Destination Path: Folder where the BIDS-compliant dataset will be saved.
Mapping CSV File: CSV file that defines the dataset structure and provides necessary details for BIDS conversion.
(Optional) extra_meta_data File: Additional metadata to include in the description.json file. You can use this google form or this website to create this file.
(Optional) participants.tsv / participants.json files. If you already have a participants.tsv/.json file and provide the link below, it will be used directly. Alternatively, if you have participant-level metadata saved in a CSV or Excel file, with the first column as the participant ID and the remaining columns as metadata (with appropriate headers) and you provide the link to it below, the script will convert it into properly formatted .tsv and .json files for BIDS.

▶ _DATASET EXCERPTS_:
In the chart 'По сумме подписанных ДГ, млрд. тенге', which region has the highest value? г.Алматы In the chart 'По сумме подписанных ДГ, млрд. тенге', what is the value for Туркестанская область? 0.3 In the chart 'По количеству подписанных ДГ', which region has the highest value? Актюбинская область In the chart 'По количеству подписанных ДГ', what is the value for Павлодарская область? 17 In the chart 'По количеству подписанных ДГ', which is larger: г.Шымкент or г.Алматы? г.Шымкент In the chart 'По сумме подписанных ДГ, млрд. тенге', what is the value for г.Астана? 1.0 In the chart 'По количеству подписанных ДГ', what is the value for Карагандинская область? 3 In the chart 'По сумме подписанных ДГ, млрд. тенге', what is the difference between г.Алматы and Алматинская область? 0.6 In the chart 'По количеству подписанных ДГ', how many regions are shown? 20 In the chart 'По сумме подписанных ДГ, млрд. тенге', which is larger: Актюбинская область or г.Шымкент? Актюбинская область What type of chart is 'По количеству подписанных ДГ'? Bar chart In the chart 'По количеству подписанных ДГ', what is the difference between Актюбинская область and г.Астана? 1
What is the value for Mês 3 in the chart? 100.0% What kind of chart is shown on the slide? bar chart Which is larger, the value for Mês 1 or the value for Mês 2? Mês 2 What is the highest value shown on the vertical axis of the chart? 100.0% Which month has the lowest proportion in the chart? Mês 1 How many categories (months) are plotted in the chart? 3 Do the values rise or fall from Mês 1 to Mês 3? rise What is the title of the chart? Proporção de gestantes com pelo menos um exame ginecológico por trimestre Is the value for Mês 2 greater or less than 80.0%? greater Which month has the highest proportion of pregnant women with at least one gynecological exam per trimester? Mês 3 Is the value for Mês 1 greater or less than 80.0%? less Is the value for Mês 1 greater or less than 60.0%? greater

* * *

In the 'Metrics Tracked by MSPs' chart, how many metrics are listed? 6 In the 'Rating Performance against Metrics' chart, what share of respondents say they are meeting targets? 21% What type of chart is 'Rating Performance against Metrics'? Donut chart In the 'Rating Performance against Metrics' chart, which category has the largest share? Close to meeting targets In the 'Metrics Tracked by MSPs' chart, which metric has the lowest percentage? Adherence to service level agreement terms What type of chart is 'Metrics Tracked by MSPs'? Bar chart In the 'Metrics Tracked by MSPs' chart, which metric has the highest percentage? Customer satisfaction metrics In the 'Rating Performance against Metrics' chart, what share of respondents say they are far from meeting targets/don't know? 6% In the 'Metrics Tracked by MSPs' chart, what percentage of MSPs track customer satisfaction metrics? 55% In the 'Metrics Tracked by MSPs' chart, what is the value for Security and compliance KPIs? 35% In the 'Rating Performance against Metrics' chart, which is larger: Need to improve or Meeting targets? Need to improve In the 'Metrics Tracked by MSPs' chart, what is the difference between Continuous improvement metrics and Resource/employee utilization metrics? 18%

* * *

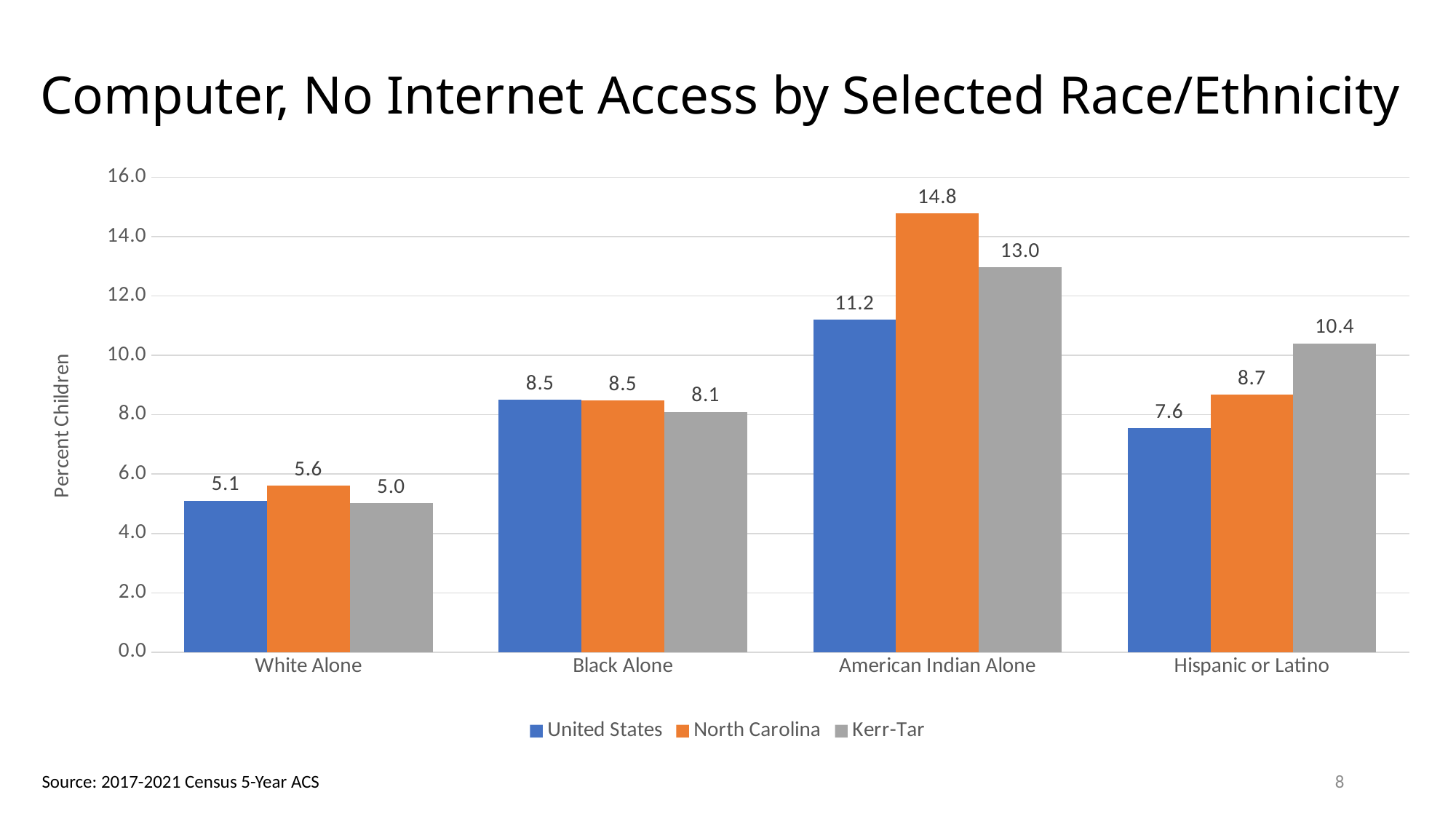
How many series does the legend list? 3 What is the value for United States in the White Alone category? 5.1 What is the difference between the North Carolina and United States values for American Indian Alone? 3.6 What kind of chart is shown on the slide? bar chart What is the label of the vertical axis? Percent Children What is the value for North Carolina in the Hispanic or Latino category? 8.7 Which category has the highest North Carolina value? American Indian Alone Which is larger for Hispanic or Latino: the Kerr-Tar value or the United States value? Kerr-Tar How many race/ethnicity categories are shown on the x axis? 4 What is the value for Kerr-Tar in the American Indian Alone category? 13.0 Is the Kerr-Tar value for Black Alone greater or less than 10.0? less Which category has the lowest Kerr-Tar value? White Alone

▶ _TASK DESCRIPTION_: Continue the text on the BIDS conversion inputs, starting right after its last sentence.

▶ _RESPONSE BELOW_:
[4]:
if DEMO_MODE:
dataset_path, edited_mapping_df_path = get_snirf2bids_example_dataset()
temporary_directory = TemporaryDirectory()
destination_path = Path(temporary_directory.name)
print(f"dataset_path : {dataset_path}\ndestination_path: {destination_path}\n")
seedir(dataset_path)
else:
dataset_path = Path('path-to-your-dataset-folder') # REQUIRED
destination_path = Path('path-to-your-destination-bids-folder') # REQUIRED
Downloading file 'snirf2bids_example_dataset.zip' from 'https://doc.ibs.tu-berlin.de/cedalion/datasets/v25.1.0/snirf2bids_example_dataset.zip' to '/home/runner/.cache/cedalion/v25.1.0'.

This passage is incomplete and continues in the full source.